REQUIRED WORK ::
- 1) In the Cowboys running back preview, write out the passage that begins at "The Cowboys would be" and stops after "league in 2022.", substituting "running game" for "backfield".
- 2) In the Cowboys running back preview, what yards-per-carry average did Tony Pollard post, and where did it rank in the NFL?

EXCERPT ::
· · · · ·

Cowboys 2023 position preview: What to do with in-house RB options
The Dallas Cowboys have a running back history like few other teams in the NFL. With two rushers on the league’s rushing top-10 list, including having Emmitt Smith atop the standings, the Cowboys are an organization that churns out top RBs regularly.
Their most recent success stories have been Ezekiel Elliott, with two rushing titles and four 1,000-yard rushing seasons in his seven seasons, and Tony Pollard, a fourth-round pick who has surpassed all expectations in becoming the best runner in Dallas. The duo has become one of the league’s top RB tandems in that last few years, but things are about to change.
Elliott is at a crossroads with the Cowboys, who probably don’t want to pay his $10.9 million salary while they’re up against the cap. He’s been a valued asset since the team drafted him with the fourth overall pick in 2016, but Elliott’s production no longer matches his cost. The team is likely to ask Elliott to take a pay cut to stay or release the franchise’s third-leading rusher of all-time.
The answer could come as early as next week’s NFL combine, where Elliott’s representatives will gauge his worth. No matter what happens, it’s obvious Elliott won’t be making near what he was scheduled to make.
The Cowboys would be wise to move on from Elliott, but given their love for the former rushing champion, that isn’t a foregone conclusion. Elliott does serve a purpose as one of the league’s short-yardage backs after scoring 12 touchdowns last year, however, his best days are clearly behind him.
If Elliott is released, the Cowboys could look to his running mate of the last four years as the replacement.
Pollard has been sharing the load for much of the last two seasons, but he surpassed Elliott as the elite option in the backfield. Not only was Pollard the best running back on the Cowboys, but he was one of the best backs in the league in 2022.
Pollard surpassed the 1,000-yard mark for the first time in his career, despite not logging 200 carries, averaging 5.2 yards a pop, third-best in the NFL.
The shifty runner out of Memphis made plays all season long and had 12 total touchdowns. Despite being one of the better units in the league, Dallas’ offense didn’t have many game breakers, yet Pollard always seemed to be creating an explosive play. The Cowboys lacked speed on offense, but Pollard brought that element and more.
TONY POLLARD GOING OFF 📈
The Cowboys rout is ON in Minnesota.pic.twitter.com/67Kc2Y52oS
— Yahoo Sports (@YahooSports) November 20, 2022
Pollard’s explosiveness was shown almost weekly. He had at least one 20-yard gain in eight of his 16 games, while scoring on five plays of 30 or more yards during the season. Without him the Cowboys wouldn’t have a home run threat at RB on the roster.

· · · · ·

[Collected data entries]
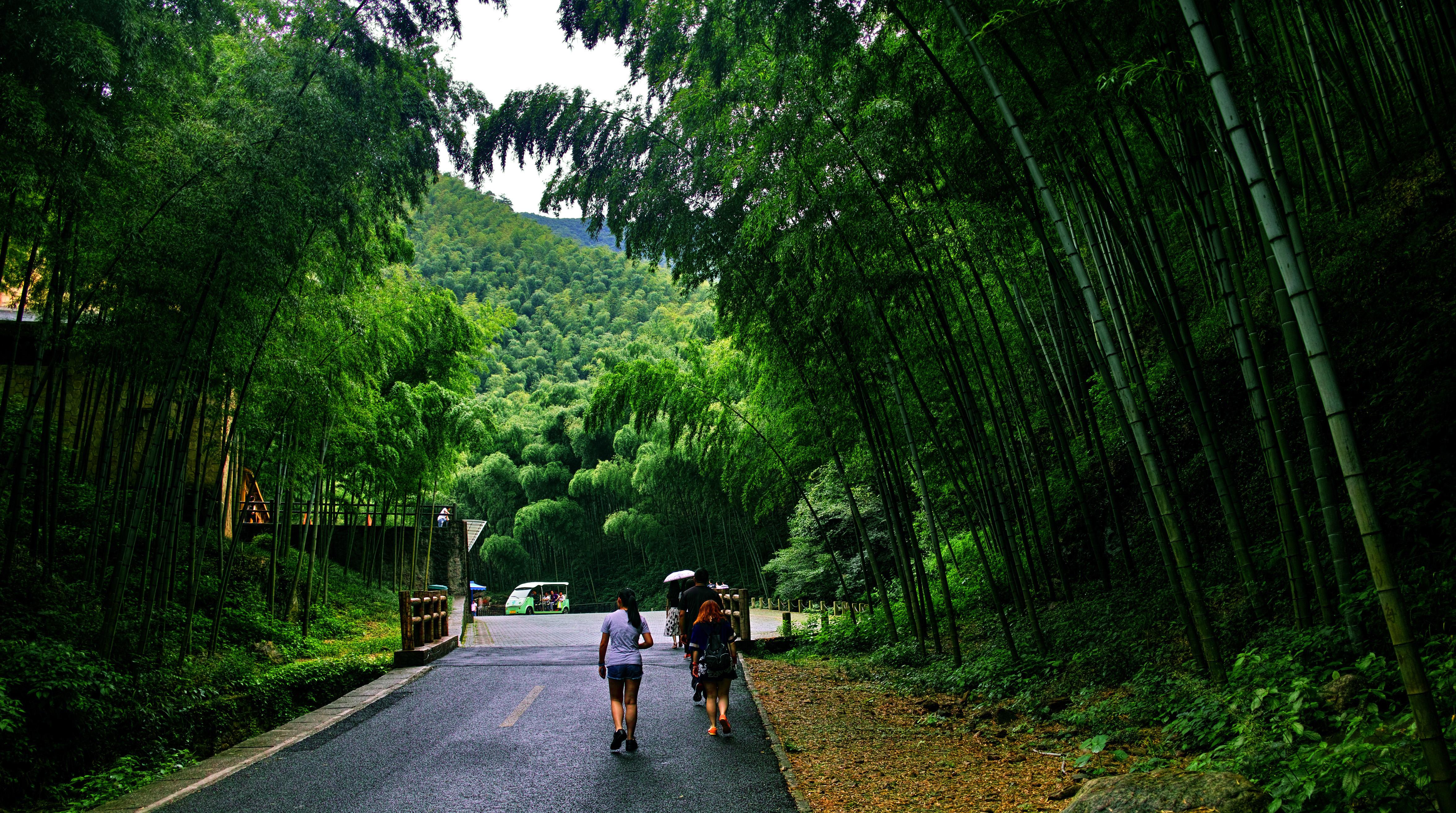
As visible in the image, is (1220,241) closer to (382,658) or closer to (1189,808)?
(1189,808)

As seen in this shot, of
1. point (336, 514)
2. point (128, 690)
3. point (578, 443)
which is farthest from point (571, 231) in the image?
point (128, 690)

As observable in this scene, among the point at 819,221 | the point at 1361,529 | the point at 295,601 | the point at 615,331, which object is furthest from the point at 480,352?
the point at 615,331

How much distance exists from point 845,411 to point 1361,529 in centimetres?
568

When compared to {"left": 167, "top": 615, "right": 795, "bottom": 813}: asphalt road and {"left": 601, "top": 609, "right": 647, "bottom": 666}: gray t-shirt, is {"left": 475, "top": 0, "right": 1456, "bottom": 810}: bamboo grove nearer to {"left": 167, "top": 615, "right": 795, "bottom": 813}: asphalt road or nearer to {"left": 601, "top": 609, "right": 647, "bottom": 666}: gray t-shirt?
{"left": 167, "top": 615, "right": 795, "bottom": 813}: asphalt road

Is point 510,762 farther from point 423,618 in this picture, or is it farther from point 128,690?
point 423,618

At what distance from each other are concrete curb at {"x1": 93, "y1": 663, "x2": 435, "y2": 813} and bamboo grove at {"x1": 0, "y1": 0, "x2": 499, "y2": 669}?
1.68 metres

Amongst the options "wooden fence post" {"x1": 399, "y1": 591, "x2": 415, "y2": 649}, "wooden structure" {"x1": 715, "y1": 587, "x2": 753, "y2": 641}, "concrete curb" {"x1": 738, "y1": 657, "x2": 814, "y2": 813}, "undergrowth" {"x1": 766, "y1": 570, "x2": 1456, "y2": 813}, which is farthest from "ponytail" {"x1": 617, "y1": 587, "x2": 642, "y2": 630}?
"wooden structure" {"x1": 715, "y1": 587, "x2": 753, "y2": 641}

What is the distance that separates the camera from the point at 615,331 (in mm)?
41062

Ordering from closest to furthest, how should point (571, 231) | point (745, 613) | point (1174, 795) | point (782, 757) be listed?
point (1174, 795), point (782, 757), point (745, 613), point (571, 231)

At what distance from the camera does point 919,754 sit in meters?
4.31

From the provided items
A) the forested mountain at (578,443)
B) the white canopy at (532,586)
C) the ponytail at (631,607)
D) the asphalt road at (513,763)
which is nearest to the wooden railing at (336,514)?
the forested mountain at (578,443)

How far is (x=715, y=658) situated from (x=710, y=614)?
1.15 feet

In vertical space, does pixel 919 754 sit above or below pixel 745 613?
below

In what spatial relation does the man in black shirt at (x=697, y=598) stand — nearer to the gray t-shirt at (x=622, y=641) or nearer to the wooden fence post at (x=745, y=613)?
the gray t-shirt at (x=622, y=641)
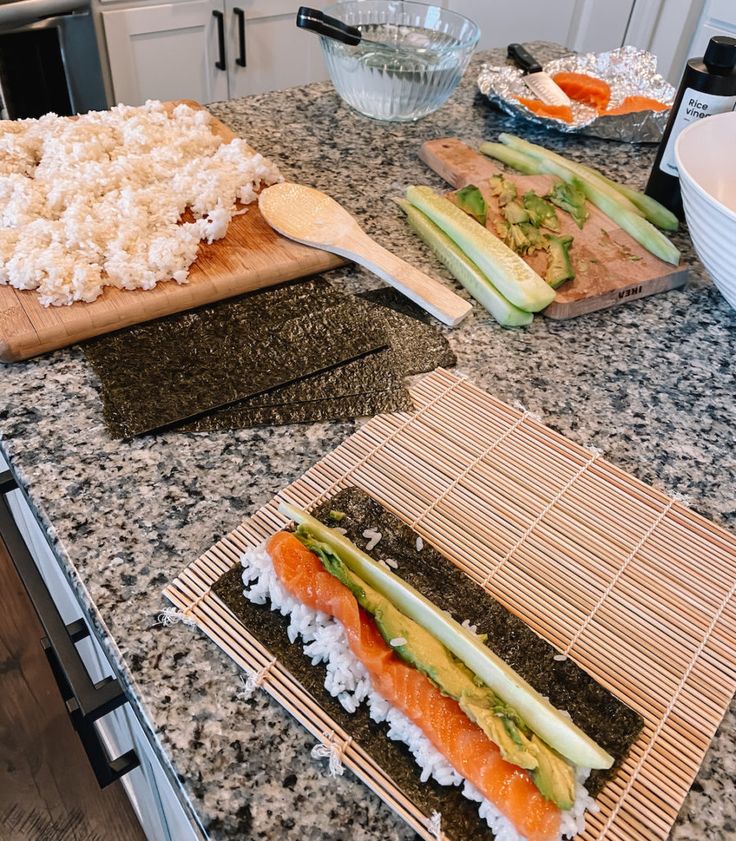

· · · · ·

RESULTS FOR THE EXERCISE ::
- 1)
The Cowboys would be wise to move on from Elliott, but given their love for the former rushing champion, that isn’t a foregone conclusion. Elliott does serve a purpose as one of the league’s short-yardage backs after scoring 12 touchdowns last year, however, his best days are clearly behind him.
If Elliott is released, the Cowboys could look to his running mate of the last four years as the replacement.
Pollard has been sharing the load for much of the last two seasons, but he surpassed Elliott as the elite option in the running game. Not only was Pollard the best running back on the Cowboys, but he was one of the best backs in the league in 2022.

- 2) He averaged 5.2 yards per carry, third-best in the NFL.